> _WHAT THE TASK ASKS_
Only the lines from the one containing "this 600×451 image." through the last line of the data below belong in your answer, copied exactly and without pictures.

> _DATASET RECORDS_
____________

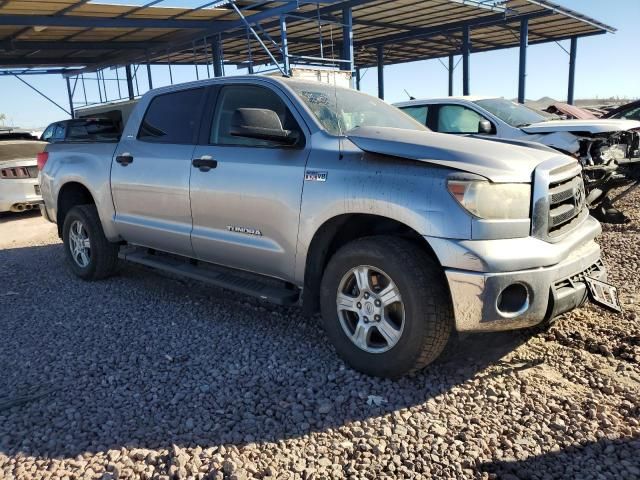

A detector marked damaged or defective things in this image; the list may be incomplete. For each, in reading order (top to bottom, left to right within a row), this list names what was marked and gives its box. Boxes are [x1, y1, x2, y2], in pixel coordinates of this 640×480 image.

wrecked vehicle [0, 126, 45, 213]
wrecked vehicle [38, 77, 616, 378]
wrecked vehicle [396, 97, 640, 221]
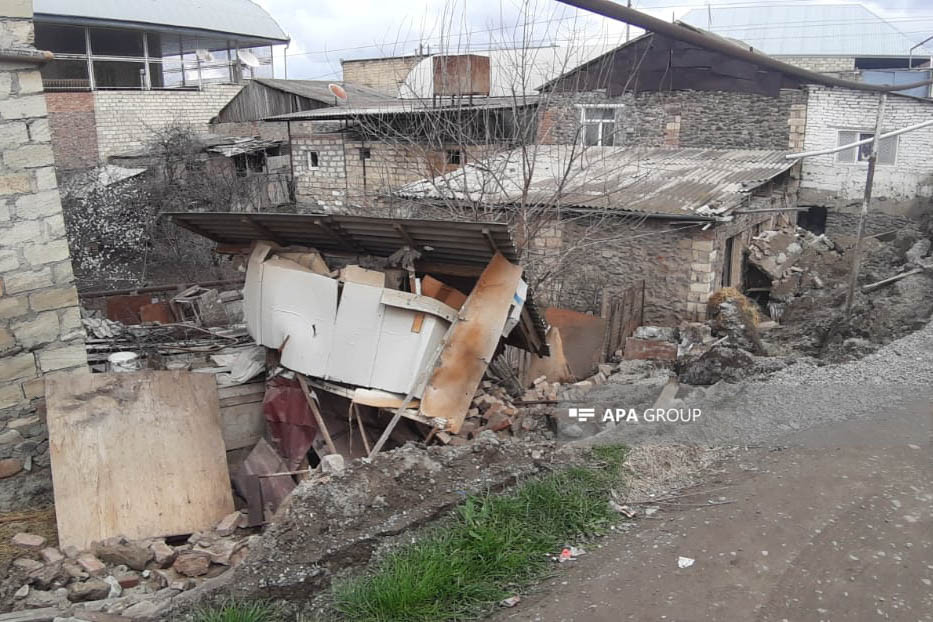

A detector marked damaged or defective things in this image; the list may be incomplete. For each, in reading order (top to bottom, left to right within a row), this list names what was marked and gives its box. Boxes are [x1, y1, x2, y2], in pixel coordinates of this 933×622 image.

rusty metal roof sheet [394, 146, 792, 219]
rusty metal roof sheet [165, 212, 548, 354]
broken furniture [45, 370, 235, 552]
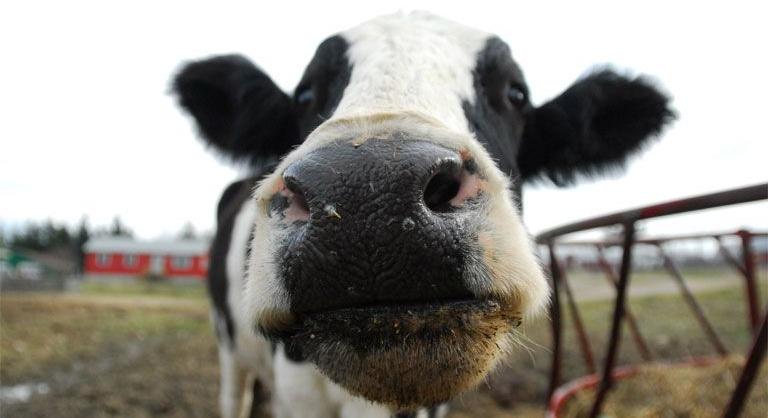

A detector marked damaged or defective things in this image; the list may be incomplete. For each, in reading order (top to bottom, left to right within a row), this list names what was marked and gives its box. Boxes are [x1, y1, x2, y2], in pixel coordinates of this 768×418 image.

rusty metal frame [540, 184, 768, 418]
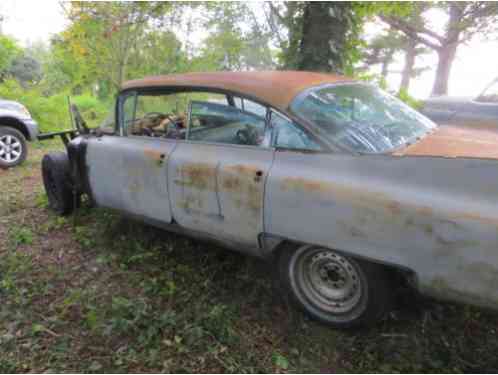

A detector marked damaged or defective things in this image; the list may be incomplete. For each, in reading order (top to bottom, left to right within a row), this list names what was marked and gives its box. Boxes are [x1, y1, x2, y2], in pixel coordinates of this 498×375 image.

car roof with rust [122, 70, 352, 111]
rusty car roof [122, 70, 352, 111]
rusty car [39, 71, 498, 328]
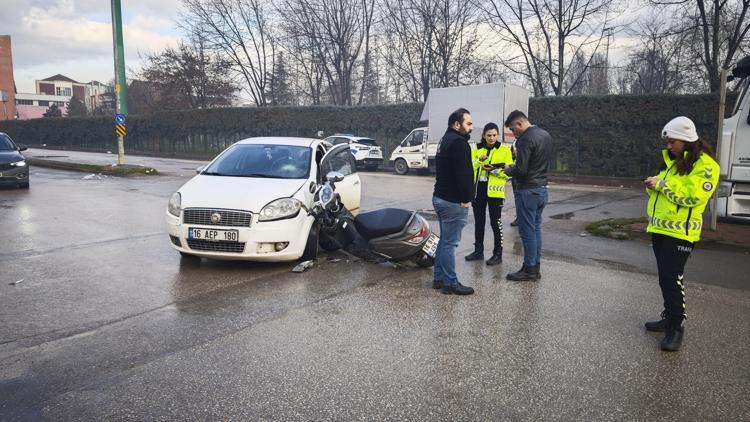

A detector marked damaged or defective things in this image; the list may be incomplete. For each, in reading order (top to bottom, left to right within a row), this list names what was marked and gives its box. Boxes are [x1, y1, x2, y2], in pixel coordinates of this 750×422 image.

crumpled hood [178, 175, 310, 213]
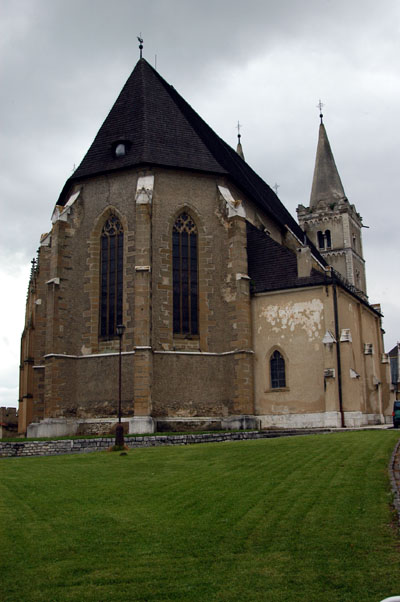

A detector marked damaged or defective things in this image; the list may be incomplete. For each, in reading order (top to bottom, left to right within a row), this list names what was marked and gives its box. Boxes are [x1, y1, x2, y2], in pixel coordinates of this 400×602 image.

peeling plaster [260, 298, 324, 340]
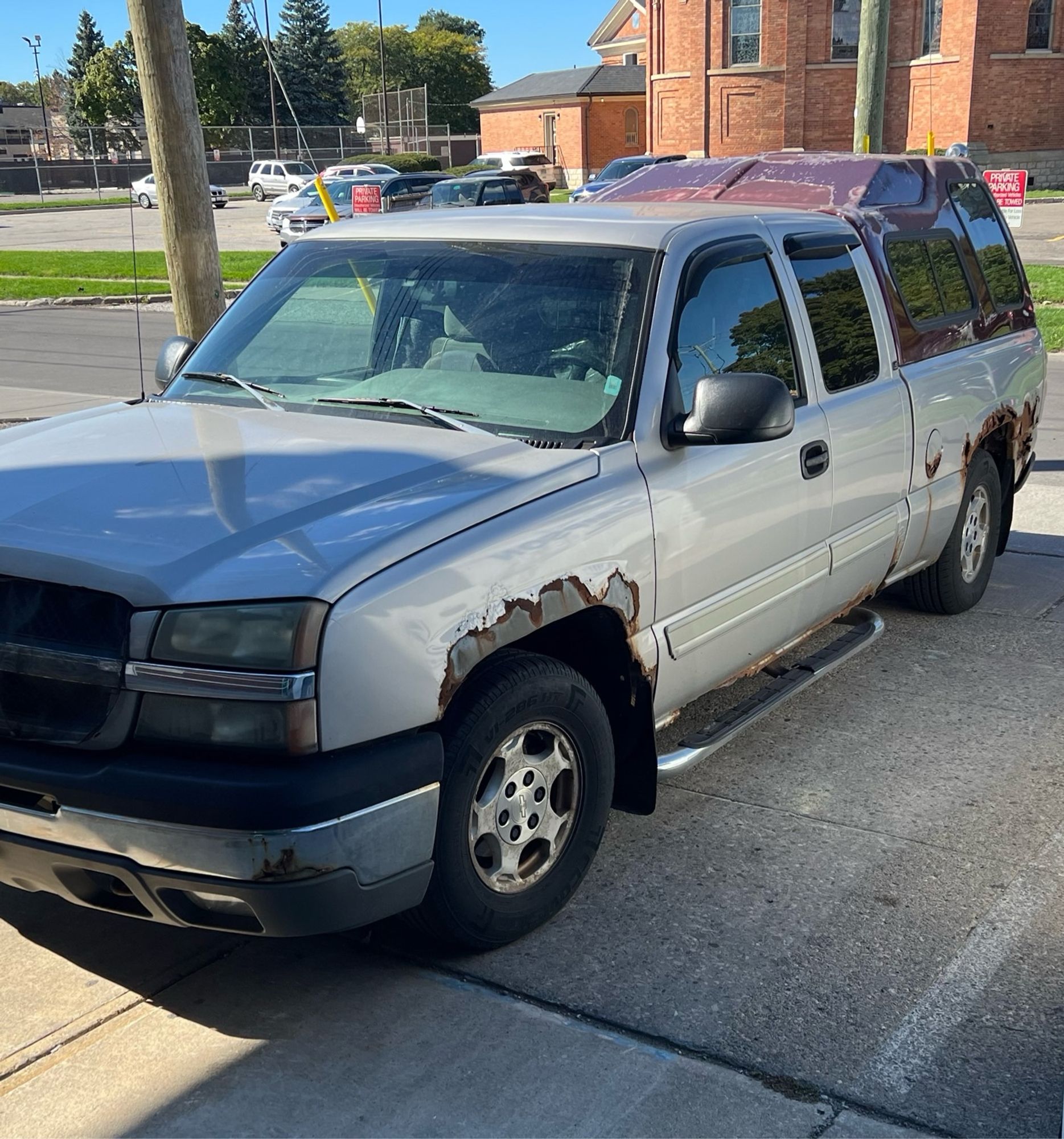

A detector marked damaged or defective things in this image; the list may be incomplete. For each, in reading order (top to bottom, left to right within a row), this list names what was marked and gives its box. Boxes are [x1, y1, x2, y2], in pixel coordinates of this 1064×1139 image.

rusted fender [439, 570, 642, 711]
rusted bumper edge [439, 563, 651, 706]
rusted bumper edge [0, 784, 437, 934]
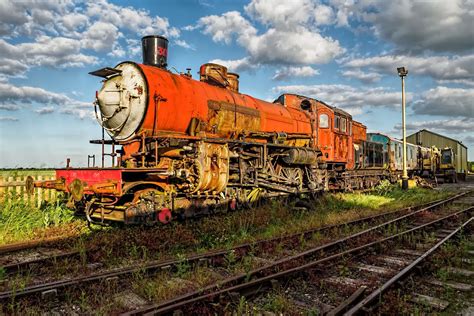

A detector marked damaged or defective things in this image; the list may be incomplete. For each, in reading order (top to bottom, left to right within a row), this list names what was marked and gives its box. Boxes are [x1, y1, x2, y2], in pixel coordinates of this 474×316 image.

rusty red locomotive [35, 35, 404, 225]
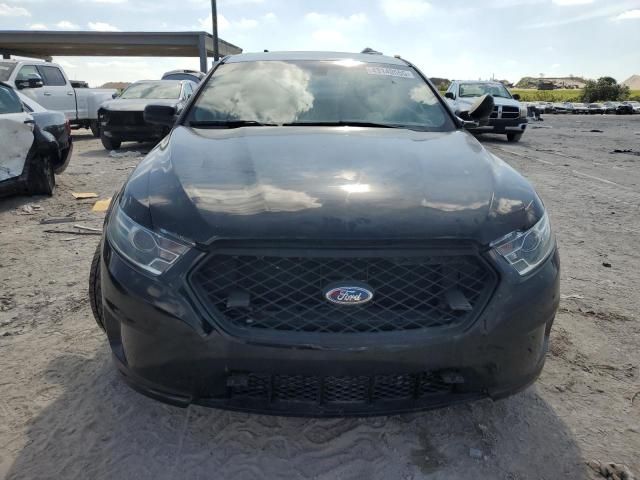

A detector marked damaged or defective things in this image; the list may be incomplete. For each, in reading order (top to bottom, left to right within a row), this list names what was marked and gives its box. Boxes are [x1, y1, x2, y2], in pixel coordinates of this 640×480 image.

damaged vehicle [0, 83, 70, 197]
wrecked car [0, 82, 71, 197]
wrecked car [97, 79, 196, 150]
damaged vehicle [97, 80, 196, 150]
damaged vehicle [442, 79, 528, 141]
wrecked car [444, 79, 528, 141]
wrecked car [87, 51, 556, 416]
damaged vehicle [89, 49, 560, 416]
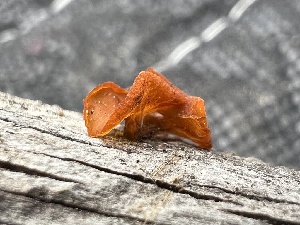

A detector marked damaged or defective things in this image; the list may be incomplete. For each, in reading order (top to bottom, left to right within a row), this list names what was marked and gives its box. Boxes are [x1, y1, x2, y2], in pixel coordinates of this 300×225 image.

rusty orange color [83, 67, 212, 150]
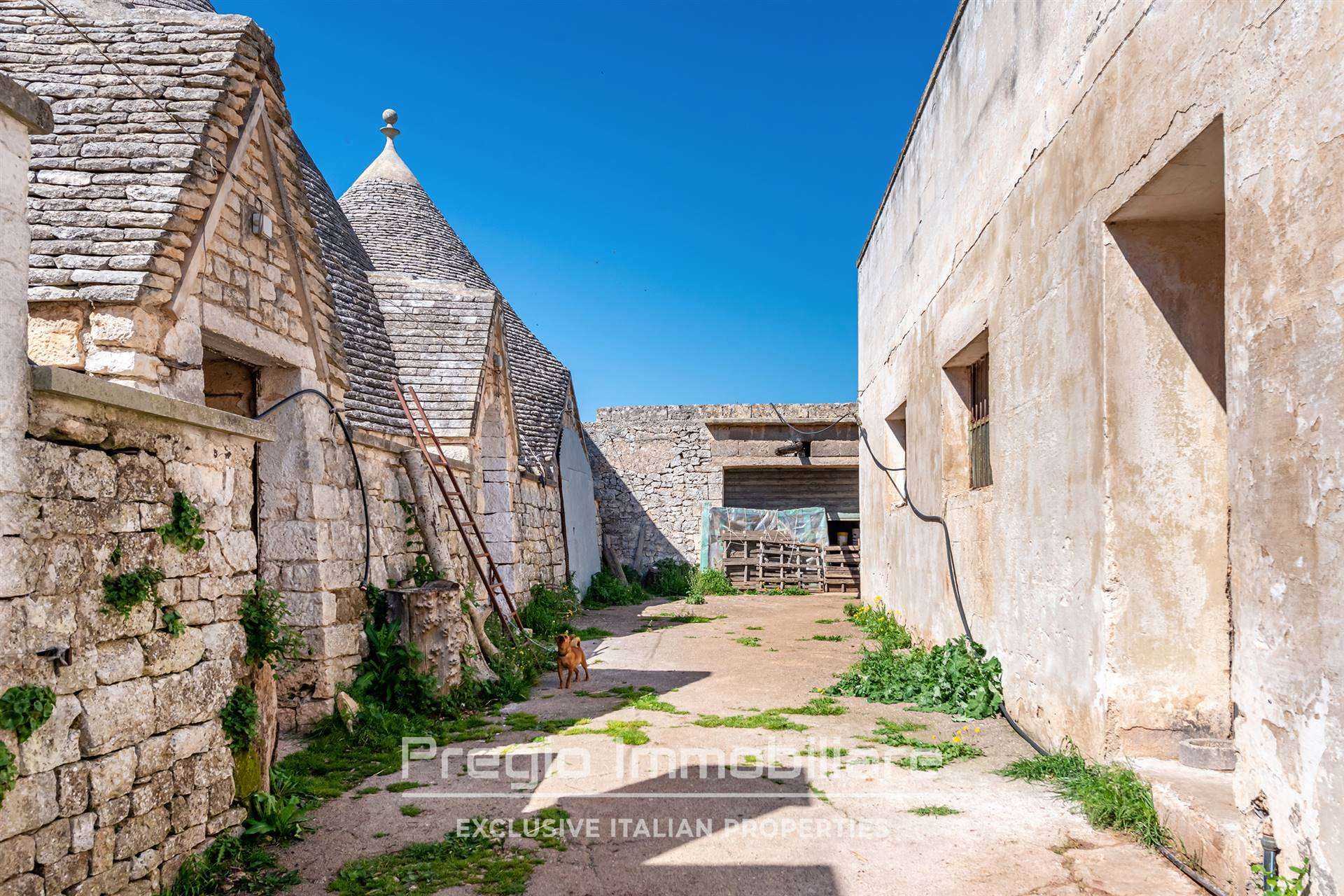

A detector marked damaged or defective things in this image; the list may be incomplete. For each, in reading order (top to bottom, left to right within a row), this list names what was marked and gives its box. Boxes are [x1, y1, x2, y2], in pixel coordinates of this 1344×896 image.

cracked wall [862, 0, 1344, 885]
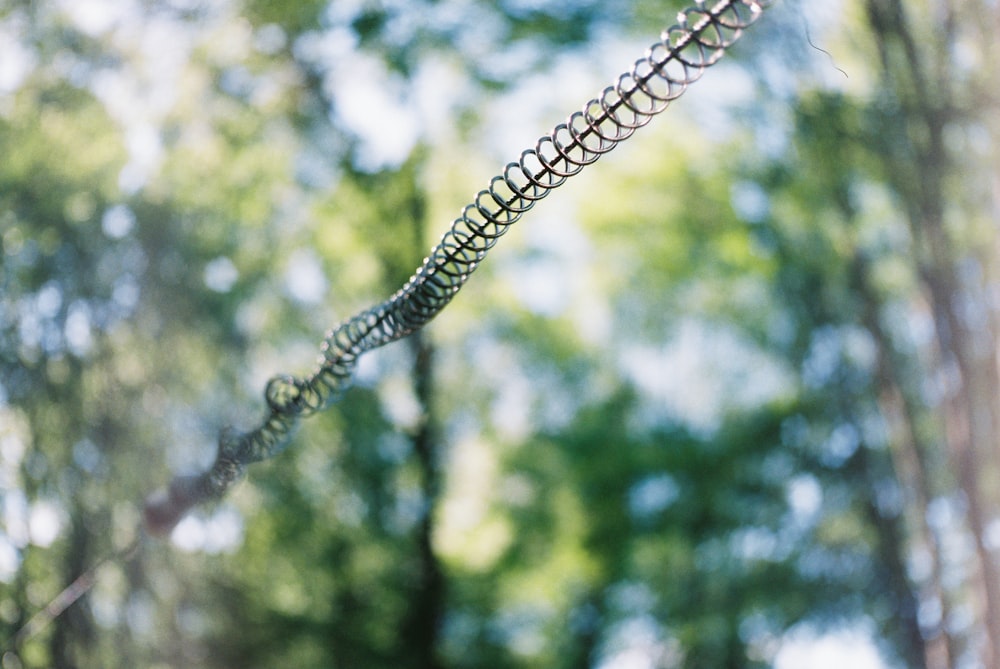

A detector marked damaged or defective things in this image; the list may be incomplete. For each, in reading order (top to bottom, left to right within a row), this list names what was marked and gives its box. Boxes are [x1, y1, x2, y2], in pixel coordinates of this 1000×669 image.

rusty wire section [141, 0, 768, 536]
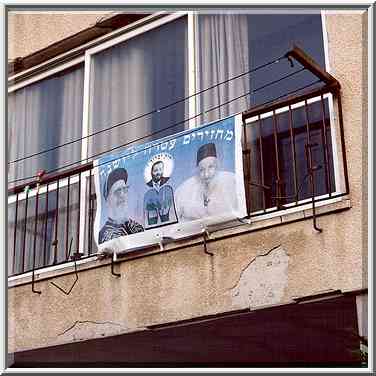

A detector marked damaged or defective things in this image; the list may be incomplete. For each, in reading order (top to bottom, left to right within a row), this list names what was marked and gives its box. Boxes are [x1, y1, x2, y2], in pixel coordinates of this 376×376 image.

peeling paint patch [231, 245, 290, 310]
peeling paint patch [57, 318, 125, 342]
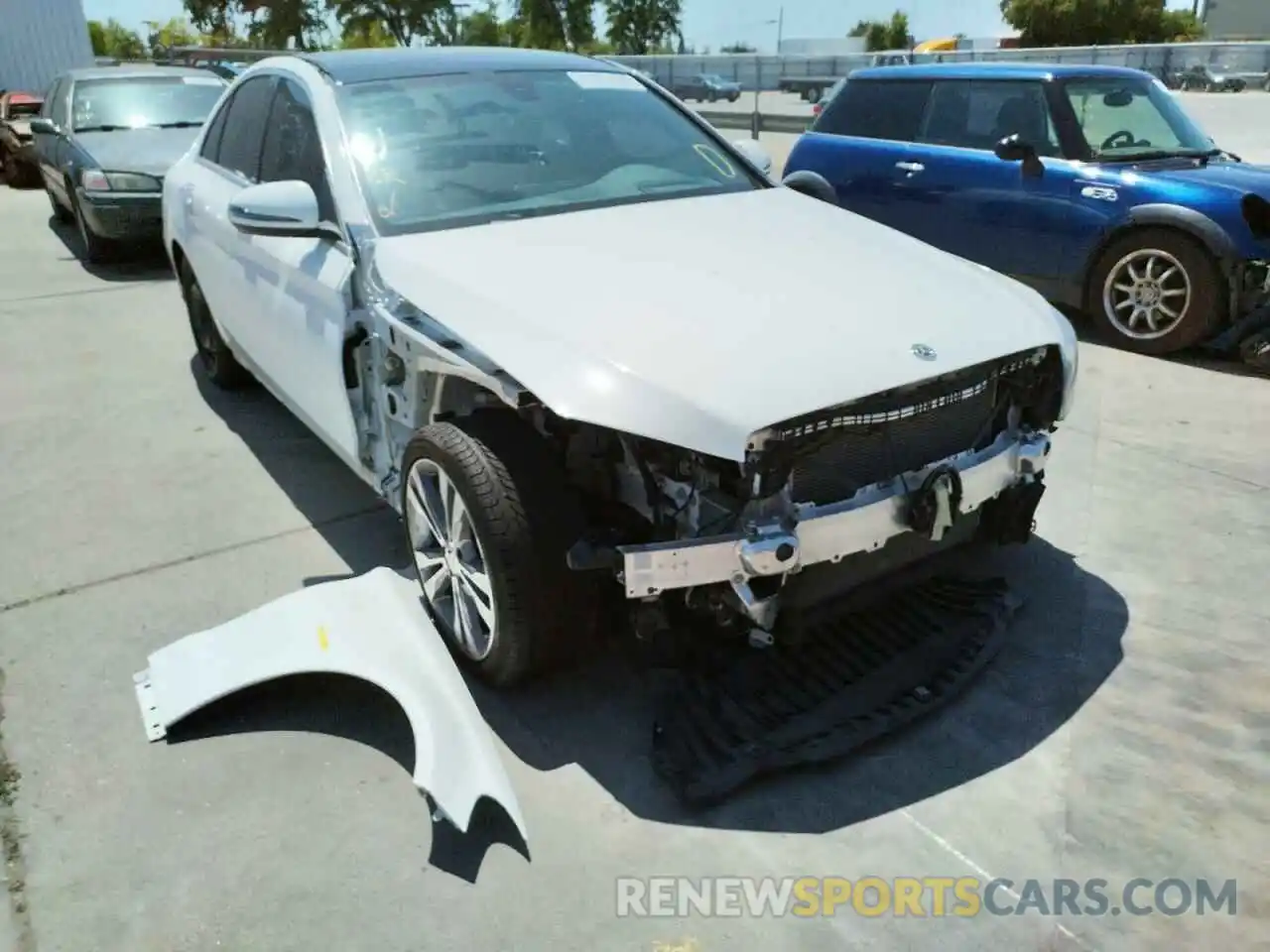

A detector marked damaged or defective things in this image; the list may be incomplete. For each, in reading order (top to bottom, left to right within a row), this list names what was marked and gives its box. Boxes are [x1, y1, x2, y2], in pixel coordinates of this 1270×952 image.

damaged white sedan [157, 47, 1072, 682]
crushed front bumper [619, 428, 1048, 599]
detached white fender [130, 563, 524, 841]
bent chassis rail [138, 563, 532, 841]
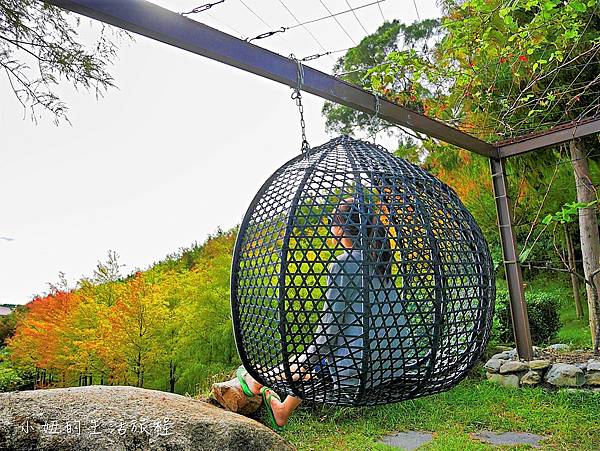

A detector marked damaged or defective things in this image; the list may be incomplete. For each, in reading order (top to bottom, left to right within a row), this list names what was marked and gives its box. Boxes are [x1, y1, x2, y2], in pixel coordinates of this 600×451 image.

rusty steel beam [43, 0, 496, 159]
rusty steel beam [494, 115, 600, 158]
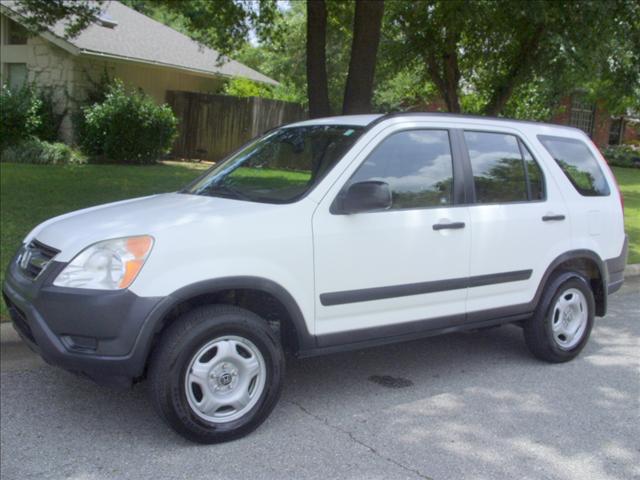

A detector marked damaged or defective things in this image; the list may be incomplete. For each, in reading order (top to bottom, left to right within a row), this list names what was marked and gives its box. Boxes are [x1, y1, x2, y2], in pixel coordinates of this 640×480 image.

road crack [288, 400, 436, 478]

____________

> _RESPONSE_
A detector marked damaged or defective things in this image; the list may be incomplete. For each, in reading order (top to bottom, left to right within a row), this list names what was marked and gives its box. Boxes are [x1, y1, x2, y2], in pixel coordinates of this 600×451 image.

rusty steel beam [43, 0, 496, 159]
rusty steel beam [494, 115, 600, 158]

A detector marked damaged or defective things in this image; the list may be incomplete. For each, in reading order (top to bottom, left to right within a row), this list names what was marked and gives its box. Boxes are [x1, y1, x2, y2], in pixel coordinates of this 640×480 image.

road crack [288, 400, 436, 478]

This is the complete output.